Il s’agissait d’anéantir le Hamas. C’était l’objectif de ces quinze mois de bombardement de Gaza et quel en est le résultat ?
Le Hamas n’est pas mort. Il ne serait plus capable de lancer un nouveau 7 octobre contre Israël mais avec qui Benjamin Netanyahou a-t-il dû négocier la libération des otages ? Avec le Hamas.
Qui vient d’organiser, avec uniformes et drapeaux, en plein Gaza, la remise des premiers groupes d’otages israéliens à la Croix Rouge ? Le Hamas.
Qui avait dicté aux quatre otages libérées samedi leurs mots de remerciements « pour les bons traitements, la nourriture, les vêtements, la boisson et le peuple qui nous a protégées » ? Le Hamas.
Qui avait accroché derrière ces jeunes soldates une affiche proclamant la « victoire du peuple opprimé contre le sionisme nazi » ? Le Hamas.
Qui peut s’enorgueillir de faire sortir de prison 50 prisonniers palestiniens en échange de chaque militaire israélien libéré et trente en échange de chaque civil, soit 200 d’un coup samedi dernier ? Le Hamas.
Qui est ainsi l’interlocuteur de la coalition de droite et d’extrême-droite qui gouverne aujourd’hui Israël ? Le Hamas encore et toujours, ce Mouvement de la résistance islamique dont « Hamas » est l’acronyme et dont quinze mois de bombardements ont fait la plus incontournable des organisations palestiniennes.
Ce ne sont là, dira-t-on, que mises en scène qui ne peuvent faire oublier l’essentiel et c’est vrai. Bien qu’ils n’aient pas anéanti le Hamas, ces mois de bombardements ont permis à Israël de débarrasser le Liban de l’emprise du Hezbollah, de priver le régime iranien de ses relais régionaux et, par ricochets, de libérer la Syrie de sa monstrueuse dictature.
Au détriment de l’axe iranien et au bénéfice d’Israël, tout le paysage proche-oriental en est modifié mais maintenant ?
Le ressentiment et la haine n’ont fait que croître entre deux peuples qui ne renonceront ni l’un ni l’autre à cette terre qu’on dit sainte. Désormais à peu près égaux en nombre, Israéliens et Palestiniens n’ont d’autre perspective que l’éternel recommencement des plages d’apaisement et d’embrasement tandis que l’éventail des solutions possibles reste le même.

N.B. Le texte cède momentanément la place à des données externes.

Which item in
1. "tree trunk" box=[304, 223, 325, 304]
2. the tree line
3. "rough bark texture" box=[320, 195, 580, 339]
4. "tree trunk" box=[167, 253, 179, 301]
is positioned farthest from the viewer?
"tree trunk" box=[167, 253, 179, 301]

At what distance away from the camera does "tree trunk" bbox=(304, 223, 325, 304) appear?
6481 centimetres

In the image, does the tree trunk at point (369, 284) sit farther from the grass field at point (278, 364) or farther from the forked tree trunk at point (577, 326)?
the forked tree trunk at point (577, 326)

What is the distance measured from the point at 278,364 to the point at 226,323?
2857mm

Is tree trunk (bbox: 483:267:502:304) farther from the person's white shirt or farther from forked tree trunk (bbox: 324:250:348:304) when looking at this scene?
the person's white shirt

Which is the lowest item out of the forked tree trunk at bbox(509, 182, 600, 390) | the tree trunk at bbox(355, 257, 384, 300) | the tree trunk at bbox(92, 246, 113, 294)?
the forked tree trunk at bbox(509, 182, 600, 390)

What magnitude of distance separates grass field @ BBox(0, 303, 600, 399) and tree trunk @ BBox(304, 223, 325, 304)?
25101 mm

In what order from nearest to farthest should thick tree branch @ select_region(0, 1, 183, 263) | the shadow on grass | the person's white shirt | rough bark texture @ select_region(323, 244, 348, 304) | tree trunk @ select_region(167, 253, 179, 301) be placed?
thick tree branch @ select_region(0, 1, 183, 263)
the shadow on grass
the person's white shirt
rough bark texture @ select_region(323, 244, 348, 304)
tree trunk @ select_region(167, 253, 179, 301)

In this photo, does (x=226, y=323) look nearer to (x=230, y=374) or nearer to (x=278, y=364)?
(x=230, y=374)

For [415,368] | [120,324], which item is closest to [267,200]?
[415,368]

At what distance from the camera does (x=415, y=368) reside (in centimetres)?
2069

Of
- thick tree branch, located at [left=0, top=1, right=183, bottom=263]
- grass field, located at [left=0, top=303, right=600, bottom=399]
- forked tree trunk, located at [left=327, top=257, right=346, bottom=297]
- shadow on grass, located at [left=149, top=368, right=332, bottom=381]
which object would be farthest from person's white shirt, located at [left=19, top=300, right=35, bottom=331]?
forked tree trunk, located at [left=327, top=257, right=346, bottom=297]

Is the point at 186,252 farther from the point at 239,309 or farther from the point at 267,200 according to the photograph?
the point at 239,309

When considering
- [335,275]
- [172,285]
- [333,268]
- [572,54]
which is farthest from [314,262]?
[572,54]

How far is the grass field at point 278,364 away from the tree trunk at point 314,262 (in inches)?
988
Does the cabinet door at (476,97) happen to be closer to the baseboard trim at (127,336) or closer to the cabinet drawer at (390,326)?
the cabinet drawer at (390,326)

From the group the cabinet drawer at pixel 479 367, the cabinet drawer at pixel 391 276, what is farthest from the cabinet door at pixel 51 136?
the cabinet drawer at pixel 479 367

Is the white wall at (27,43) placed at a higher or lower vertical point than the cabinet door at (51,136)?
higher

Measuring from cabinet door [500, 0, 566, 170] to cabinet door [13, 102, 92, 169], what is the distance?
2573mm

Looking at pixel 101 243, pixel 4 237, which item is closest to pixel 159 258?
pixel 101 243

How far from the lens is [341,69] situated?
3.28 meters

La première est que les Palestiniens jettent les Israéliens à la mer puisque ce n’est pas dans les pays limitrophes qu’ils pourraient trouver asile. Ce n’est pas souhaitable et les Palestiniens n’y parviendraient pas avant longtemps.
La deuxième solution serait que les Israéliens expulsent les Palestiniens vers le Liban, l’Egypte et la Jordanie. La droite israélienne en rêve depuis toujours. Donald Trump vient de se rallier à cette idée mais même les bombardements de Gaza et les exactions des colons de Cisjordanie n’ont pas décidé les Palestiniens à s’exiler vers des pays qui de toute manière ne veulent pas d’eux.
Aussi injuste qu’irréalisable, cette solution n’en est pas une et la troisième serait qu’Israël devienne un Etat binational. Cela semble séduisant, humaniste et juste, mais outre que ce serait la fin du foyer national dont 2000 ans de persécutions avaient fait rêver tant de Juifs, on voit mal comment ces deux peuples coexisteraient sous un même drapeau.
Reste donc la coexistence pacifique de deux Etats distincts.
Cette quatrième solution, on n’ose plus la défendre tant elle semble utopique après le pogrom du 7 octobre et ce qu’ont ensuite subi les Gazaouis. Cette utopie est aujourd’hui morte et enterrée, entend-on de partout, mais il n’est pas d’autre moyen de faire cesser cette guerre de 100 ans.
L’utopie doit enfin l’emporter sur la déraison et l’Union européenne y a un intérêt vital car tout aussi proche que l’Afrique et la Russie, le Proche-Orient est à sa porte.
(Bernard Guetta préside l’Intergroupe des 2 Etats au Parlement européen dont il est député.)